Given information ->
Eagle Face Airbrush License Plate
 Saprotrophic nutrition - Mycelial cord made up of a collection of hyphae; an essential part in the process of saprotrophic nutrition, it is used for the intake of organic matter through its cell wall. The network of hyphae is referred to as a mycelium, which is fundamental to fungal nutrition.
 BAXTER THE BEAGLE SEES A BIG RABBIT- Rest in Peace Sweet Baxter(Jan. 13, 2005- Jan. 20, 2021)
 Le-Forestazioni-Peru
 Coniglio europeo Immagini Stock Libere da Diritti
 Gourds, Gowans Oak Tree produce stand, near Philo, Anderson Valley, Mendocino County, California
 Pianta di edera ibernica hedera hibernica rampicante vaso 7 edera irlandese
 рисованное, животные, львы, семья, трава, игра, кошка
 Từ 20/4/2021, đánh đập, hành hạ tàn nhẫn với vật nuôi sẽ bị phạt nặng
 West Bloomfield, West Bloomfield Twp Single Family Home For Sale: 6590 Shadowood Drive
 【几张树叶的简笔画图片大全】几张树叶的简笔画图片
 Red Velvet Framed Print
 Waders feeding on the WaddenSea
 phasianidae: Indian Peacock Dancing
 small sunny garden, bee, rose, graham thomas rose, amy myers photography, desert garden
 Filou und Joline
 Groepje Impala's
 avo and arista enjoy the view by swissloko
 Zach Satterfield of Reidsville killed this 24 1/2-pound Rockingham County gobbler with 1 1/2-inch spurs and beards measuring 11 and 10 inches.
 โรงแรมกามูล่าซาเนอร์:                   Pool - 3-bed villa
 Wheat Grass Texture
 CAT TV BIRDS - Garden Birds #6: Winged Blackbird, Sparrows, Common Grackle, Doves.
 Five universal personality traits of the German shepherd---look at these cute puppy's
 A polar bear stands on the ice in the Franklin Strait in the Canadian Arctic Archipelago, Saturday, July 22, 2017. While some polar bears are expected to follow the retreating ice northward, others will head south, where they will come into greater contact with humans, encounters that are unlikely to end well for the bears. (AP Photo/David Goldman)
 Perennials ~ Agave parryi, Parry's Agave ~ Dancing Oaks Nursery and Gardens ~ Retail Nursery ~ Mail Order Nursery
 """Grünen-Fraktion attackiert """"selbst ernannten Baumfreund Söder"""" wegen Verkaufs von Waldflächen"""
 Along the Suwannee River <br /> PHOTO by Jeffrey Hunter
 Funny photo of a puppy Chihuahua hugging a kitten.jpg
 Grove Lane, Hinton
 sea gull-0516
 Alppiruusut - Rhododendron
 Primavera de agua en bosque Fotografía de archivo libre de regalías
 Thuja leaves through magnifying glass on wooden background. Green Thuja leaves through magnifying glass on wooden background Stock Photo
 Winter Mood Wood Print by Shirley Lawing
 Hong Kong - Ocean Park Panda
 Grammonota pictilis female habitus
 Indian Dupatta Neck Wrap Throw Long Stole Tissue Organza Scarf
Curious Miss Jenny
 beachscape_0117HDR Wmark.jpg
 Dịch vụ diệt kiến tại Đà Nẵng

Task objective -> From the line with "Curious Miss Jenny" to the final line of the listing, write out each line unchanged. Add nothing.

Answer to this exercise ->
Curious Miss Jenny
 beachscape_0117HDR Wmark.jpg
 Dịch vụ diệt kiến tại Đà Nẵng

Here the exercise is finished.